Veterinarian Dr. Kate Boatright, for example, confirmed that Pawlicy is one of her “clients,” although the articles about Pawlicy on her website are not indexed as “sponsored.”

“I currently write for numerous blogs and veterinary magazines as a freelance author,” Dr. Boatright responded over LinkedIn’s electronic messenger, “and have a policy not to comment on my arrangements with individual companies.”

“I write for their blog so they are one of my clients,” she added.
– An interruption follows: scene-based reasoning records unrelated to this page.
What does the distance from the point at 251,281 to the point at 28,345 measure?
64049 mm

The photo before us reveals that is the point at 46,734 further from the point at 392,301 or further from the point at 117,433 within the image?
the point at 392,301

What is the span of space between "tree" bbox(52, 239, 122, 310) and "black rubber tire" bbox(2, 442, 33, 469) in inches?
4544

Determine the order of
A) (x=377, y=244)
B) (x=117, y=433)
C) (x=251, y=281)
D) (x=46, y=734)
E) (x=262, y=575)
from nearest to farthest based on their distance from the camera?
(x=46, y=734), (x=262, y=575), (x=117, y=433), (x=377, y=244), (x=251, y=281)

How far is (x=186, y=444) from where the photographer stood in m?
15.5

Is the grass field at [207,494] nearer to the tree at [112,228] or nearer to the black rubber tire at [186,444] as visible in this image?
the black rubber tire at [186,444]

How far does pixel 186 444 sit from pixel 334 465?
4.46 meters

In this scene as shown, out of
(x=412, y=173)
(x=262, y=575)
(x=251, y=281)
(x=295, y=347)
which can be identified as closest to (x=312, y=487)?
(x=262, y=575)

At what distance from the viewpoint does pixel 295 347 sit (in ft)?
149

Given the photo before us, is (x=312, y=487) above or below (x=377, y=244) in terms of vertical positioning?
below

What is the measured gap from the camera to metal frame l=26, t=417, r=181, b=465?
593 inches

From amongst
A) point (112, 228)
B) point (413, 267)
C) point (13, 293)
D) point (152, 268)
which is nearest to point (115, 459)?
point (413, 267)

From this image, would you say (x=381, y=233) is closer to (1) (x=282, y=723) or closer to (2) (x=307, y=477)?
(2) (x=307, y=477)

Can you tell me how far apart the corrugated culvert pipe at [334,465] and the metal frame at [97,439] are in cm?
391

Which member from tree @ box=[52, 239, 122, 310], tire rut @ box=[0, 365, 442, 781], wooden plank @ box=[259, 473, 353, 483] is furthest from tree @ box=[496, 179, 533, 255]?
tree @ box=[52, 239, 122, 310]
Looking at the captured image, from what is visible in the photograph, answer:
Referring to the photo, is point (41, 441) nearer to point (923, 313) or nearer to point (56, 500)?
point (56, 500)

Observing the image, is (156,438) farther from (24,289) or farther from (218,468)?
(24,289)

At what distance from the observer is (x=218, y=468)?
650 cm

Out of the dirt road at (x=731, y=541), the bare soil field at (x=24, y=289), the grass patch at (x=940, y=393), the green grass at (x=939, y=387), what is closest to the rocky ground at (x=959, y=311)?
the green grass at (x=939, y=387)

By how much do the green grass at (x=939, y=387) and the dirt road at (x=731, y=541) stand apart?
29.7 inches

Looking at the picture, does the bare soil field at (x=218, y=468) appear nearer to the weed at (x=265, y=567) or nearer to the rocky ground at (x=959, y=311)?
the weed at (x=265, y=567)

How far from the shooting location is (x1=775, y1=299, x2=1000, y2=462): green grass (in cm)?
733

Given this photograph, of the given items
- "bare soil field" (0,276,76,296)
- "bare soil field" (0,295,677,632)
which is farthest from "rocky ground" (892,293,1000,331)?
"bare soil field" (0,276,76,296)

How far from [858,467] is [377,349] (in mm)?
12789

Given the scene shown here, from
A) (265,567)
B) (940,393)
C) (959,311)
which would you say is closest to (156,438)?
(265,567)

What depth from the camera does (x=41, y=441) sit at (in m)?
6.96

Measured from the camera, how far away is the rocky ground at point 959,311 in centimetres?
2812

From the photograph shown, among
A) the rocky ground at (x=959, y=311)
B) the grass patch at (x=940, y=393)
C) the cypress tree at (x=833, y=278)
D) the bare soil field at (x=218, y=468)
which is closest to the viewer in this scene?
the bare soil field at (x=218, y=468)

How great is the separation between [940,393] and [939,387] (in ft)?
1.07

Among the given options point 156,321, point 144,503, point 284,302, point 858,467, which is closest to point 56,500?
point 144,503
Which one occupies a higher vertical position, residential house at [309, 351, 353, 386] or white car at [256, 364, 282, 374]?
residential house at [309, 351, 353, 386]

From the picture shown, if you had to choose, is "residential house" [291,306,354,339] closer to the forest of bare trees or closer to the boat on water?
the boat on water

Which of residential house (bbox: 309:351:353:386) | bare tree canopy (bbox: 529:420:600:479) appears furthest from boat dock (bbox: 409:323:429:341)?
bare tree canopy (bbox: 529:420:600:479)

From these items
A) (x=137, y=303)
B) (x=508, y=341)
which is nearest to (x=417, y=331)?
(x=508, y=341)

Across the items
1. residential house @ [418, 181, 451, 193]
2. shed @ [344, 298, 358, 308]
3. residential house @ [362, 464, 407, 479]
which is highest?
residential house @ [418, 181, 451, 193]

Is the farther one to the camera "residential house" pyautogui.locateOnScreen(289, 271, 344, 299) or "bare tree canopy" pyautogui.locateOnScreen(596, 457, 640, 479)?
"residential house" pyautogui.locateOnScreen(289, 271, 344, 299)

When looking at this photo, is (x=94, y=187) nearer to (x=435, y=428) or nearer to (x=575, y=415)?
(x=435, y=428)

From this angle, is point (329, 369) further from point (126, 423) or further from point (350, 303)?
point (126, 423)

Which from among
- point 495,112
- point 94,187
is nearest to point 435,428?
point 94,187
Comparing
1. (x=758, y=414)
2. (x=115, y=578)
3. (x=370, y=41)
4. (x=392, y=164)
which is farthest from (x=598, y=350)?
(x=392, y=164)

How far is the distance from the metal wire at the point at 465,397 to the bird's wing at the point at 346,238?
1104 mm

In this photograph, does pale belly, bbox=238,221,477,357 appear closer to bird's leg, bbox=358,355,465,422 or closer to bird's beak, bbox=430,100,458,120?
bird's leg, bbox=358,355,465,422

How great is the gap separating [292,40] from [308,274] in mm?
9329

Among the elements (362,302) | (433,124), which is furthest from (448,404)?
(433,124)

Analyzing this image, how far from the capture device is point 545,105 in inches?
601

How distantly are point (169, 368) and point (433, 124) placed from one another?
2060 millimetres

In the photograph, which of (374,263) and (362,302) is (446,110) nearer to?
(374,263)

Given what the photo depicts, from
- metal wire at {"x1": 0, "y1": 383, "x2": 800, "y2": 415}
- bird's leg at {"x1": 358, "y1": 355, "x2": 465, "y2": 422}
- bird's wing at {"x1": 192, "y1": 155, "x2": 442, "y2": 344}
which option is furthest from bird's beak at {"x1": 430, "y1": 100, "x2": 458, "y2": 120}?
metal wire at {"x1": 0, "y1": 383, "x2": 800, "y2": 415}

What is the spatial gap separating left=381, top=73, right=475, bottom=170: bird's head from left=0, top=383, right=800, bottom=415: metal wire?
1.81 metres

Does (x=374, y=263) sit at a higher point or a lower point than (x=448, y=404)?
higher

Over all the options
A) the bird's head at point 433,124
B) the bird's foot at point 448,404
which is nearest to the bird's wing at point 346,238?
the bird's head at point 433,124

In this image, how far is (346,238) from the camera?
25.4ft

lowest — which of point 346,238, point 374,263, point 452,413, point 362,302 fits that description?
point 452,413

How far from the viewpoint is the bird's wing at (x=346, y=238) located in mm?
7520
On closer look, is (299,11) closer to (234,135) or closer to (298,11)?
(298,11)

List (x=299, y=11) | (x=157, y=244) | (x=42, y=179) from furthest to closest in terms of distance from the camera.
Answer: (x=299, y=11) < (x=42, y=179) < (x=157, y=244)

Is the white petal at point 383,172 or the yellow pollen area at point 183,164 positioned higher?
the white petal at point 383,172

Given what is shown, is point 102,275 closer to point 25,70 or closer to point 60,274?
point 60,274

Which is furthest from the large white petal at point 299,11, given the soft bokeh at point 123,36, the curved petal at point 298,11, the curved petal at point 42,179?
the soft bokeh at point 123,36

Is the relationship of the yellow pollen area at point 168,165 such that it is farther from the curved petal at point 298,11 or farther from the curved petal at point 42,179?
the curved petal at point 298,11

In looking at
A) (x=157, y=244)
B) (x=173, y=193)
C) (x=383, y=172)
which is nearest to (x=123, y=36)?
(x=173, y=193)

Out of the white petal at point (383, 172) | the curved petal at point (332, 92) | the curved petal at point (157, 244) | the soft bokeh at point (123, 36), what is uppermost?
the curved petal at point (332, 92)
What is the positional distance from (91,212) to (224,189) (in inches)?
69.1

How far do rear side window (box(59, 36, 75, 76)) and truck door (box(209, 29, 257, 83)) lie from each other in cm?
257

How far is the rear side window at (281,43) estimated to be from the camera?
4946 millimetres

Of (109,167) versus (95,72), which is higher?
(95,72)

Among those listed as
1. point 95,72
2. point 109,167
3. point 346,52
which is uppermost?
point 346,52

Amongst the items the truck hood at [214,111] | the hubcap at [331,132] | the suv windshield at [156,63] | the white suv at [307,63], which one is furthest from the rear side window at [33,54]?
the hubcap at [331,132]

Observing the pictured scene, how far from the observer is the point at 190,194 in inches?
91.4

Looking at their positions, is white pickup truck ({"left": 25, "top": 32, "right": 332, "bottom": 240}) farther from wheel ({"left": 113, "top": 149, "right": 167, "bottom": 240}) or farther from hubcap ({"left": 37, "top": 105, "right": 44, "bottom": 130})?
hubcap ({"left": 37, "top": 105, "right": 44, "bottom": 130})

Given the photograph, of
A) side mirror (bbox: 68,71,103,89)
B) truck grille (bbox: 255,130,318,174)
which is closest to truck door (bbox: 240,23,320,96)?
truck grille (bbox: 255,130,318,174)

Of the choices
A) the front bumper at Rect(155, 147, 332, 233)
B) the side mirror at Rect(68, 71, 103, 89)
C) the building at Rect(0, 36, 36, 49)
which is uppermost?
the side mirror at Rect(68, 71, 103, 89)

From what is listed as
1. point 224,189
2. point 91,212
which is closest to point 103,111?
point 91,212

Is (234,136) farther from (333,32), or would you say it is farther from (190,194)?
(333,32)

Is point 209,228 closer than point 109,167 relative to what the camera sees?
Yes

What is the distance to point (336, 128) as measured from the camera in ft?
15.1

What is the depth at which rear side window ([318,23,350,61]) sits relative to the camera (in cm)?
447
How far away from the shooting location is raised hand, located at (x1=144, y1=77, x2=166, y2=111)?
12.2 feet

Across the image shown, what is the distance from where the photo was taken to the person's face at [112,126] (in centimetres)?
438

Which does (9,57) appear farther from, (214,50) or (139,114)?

Dr Boatright declined to comment when asked if she was aware that Nationwide, Trupanion, and Healthy Paws were not represented and that companies could pay to enhance their prominence in the listings.

“Buyer’s Guarantee”

Let’s revisit what Pawlicy publishes as its “Buyer’s Guarantee:”

“The money we make comes from the insurance company, not you.” Yes, that’s accurate. Insurance companies pay Pawlicy for conversions (sales) resulting from people who click and ultimately purchase an insurance policy. “No hidden fees, no upcharges, nada. Just a great plan, at the lowest available rate.”

No hidden fees. Only glaring omissions.